Dan satu hal yang sama pentingnya tentang merantau, jangan pernah lupa akan identitas dirimu. Apa yang melekat di dirimu, baik secara genetik, pengalaman baik dan buruk, pengaruh orang lain, lingkungan sekitarmu telah membentukmu menjadi dirimu sekarang ini. Berbohong tentang apa yang kita alami di hidup ini akan membuat diri kita menjadi lebih sengsara, salah satunya karena kita menjadi tidak tahu apa yang membuat kita menjadi kuat dan lemah. Kedekatan terhadap sempurna dari jiwa seorang rantau adalah jiwa yang terbuka dengan cakrawala dunia sekaligus teguh dan sadar akan batasan yang dirinya miliki.

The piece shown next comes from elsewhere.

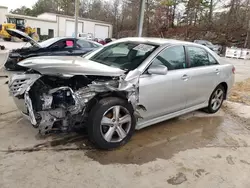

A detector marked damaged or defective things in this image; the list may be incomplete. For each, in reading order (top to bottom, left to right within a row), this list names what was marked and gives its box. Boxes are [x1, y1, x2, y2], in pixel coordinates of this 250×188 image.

Kita adalah makhluk yang simultan; hidup di keadaan sekarang, menatap ke depan, berbekal masa lalu.

Ketidakpastian adalah bagian integral dari hidup kita yang sementara ini. Hal itu yang menyebabkan kita berkembang menjadi individu yang jauh lebih baik lagi. Kita diberi panduan – yang baik maupun buruk – untuk menghadapi rintangan yang diberikan oleh dunia. Hakikat diri kita sebagai manusia, yang mau tidak mau pasti mendapatkan ilmu di dunia, adalah mengolah dan menggunakannya untuk diri kita sendiri, orang lain, organisme lain, dan pada akhirnya, alam semesta tempat kita tinggal ini.